The body knows what is best. I believe that. When my mind is going round and round about something, if I am able to stop and tune into the sensations I feel in the body, I often get my answer. But this time it didn't seem to be working. I got some feelings and sensations but nothing that said a clear YES or a clear NO.
That night a wise friend said to me, "Trust that when it is time to make the decision, it will become clear to you." "But I tried listening already," I protested, "I even drove to both places and sat and...." My friend repeated, "Just try to relax and go to sleep trusting that in the morning it will become clear to you."
So that night, instead of ruminating over my decision, I worked to relax instead. I got out my Shiatsu meridian maps and played with pressure points that are known to calm the mind. It worked like a charm. I felt myself grow calmer and calmer until I fell into a deep sleep.

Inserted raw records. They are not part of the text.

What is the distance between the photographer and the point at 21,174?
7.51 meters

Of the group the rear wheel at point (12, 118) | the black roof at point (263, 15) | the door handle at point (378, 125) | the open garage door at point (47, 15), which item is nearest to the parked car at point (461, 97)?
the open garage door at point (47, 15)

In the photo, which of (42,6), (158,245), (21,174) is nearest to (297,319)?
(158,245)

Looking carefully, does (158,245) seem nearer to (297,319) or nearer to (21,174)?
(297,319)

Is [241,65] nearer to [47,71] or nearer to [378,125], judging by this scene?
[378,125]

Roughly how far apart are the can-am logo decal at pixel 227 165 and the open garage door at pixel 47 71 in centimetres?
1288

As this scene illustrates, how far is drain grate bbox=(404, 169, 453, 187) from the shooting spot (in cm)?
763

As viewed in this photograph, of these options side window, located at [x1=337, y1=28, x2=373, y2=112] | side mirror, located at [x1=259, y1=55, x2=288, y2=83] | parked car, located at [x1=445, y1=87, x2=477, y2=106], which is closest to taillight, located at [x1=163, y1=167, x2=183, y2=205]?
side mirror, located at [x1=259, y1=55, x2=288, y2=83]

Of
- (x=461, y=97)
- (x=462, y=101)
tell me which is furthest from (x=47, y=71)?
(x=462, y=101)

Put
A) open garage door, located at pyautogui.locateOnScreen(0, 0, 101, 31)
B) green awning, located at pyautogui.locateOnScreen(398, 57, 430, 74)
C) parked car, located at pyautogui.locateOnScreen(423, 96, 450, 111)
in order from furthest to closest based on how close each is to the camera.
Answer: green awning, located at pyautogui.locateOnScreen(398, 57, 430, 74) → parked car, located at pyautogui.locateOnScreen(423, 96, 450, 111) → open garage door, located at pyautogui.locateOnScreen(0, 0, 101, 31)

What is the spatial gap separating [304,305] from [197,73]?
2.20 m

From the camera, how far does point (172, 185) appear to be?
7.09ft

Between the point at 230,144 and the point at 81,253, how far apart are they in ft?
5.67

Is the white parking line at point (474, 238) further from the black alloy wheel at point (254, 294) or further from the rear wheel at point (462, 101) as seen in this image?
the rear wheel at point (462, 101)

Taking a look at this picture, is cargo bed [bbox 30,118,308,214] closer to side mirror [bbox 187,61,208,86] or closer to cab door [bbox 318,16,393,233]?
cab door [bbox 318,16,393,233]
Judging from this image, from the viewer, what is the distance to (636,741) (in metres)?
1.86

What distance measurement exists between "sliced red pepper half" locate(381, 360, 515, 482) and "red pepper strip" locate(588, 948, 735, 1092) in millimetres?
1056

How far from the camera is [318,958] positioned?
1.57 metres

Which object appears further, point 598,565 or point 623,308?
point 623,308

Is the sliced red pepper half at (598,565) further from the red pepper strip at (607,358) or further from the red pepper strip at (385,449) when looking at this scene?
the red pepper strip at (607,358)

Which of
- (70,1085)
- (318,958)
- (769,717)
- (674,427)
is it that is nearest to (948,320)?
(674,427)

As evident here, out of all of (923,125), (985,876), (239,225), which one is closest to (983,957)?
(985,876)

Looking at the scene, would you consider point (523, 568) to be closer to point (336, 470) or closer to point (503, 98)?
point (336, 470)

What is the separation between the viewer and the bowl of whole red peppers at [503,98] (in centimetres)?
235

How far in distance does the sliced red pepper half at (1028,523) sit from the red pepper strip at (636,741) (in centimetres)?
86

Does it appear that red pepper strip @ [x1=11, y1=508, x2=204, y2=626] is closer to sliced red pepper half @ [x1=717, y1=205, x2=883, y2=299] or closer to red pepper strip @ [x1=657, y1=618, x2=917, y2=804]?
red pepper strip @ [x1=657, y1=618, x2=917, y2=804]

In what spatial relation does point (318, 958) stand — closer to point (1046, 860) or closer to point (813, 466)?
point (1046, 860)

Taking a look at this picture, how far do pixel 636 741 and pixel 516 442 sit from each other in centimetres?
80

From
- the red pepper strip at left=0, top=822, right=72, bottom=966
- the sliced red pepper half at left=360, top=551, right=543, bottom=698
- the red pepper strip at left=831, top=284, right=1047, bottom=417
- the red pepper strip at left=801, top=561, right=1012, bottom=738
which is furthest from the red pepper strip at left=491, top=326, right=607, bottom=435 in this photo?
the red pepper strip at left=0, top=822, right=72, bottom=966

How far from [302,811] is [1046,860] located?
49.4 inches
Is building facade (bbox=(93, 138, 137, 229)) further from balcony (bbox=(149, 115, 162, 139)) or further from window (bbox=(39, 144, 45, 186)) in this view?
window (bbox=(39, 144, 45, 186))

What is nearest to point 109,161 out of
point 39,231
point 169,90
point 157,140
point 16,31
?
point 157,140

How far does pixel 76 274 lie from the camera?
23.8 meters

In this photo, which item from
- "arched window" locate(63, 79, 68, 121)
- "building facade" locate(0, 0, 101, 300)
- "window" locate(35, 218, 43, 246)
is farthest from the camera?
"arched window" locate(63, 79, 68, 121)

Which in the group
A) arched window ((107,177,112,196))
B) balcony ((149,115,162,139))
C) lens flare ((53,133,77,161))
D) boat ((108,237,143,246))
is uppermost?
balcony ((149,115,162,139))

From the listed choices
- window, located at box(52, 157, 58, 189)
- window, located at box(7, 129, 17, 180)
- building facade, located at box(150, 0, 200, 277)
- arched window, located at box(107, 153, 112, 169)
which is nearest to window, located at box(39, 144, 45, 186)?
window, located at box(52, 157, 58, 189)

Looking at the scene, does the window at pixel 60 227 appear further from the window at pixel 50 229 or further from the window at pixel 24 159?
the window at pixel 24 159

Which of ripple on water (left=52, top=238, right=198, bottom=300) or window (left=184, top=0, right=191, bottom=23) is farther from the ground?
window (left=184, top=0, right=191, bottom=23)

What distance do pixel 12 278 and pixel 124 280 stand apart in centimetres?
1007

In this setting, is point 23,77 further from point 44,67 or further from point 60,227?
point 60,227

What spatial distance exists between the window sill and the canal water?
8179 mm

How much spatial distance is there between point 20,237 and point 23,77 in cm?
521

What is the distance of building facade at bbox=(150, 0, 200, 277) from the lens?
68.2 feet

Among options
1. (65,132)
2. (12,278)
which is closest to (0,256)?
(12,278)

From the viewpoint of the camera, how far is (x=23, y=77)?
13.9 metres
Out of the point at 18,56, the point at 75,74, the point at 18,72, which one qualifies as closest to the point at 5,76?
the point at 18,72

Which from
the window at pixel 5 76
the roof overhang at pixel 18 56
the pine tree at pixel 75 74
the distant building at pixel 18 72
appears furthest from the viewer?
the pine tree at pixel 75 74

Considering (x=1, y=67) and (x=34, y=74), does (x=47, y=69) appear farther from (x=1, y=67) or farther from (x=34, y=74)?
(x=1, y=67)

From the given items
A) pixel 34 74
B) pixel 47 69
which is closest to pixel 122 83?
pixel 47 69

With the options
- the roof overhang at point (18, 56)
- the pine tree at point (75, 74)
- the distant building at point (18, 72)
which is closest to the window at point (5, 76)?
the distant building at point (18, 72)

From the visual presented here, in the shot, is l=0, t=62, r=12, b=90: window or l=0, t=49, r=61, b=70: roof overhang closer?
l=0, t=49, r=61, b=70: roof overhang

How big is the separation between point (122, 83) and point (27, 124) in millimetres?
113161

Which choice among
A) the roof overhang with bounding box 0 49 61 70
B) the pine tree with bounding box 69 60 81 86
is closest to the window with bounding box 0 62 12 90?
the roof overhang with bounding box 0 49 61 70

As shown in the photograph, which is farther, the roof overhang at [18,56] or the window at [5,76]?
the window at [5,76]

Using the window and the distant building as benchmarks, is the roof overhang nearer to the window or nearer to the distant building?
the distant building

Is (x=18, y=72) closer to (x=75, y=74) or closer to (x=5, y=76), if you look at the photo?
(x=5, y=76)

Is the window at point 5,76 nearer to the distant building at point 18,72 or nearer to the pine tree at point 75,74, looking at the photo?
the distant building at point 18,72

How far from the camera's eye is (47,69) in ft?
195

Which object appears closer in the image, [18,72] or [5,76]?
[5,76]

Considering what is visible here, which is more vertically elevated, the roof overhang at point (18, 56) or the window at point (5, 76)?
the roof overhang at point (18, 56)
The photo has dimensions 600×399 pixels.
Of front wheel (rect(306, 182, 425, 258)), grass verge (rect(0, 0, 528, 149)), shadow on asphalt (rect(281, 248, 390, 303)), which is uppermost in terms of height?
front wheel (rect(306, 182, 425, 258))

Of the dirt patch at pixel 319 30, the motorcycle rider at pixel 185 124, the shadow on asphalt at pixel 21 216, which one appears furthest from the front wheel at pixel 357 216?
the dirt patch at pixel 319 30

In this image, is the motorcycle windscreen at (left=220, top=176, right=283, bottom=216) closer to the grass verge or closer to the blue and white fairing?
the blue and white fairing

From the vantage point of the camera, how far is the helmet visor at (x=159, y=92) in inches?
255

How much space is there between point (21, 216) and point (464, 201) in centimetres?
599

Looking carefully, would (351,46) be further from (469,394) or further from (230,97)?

I woke up with a quiet mind, a far cry from the panicked state I had been in for days. I didn't wake up with the answer, however, but I wasn't worried; I felt confident that by the end of this day, dead-line day, I would know what I was going to do.
And as it happened, before the morning ended, the answer did come to me, and quite effortlessly, as it turned out. It didn't come as a thought, but rather a feeling. It kind of washed over me, settled in and felt right.
Here is what I learned:
Sometimes you don't get the answers by thinking. Sometimes the body has the answers. But when you ask the body for an answer, you need to invite the body to speak rather than demanding it...
...you have to be willing to wait. You have to be patient.
And that requires stilling your mind and trusting in the process.
This is perhaps just a continuation of my last post on being versus doing. All that doing, the information gathering and thinking, was important, but in the end, to make a decision, I had to just be. Visiting each job site was a good idea, but it was done in such haste that I wasn't really inviting my body to speak, but more demanding it. "OK body- what do you have to say here at this place? What about here at this other place? Huh? Tell me!" No wonder I didn't get an answer.
If you ask, you must be willing to listen.
You must be willing to wait.
And you must be willing to be quiet.
For the body can speak only when the mind is still.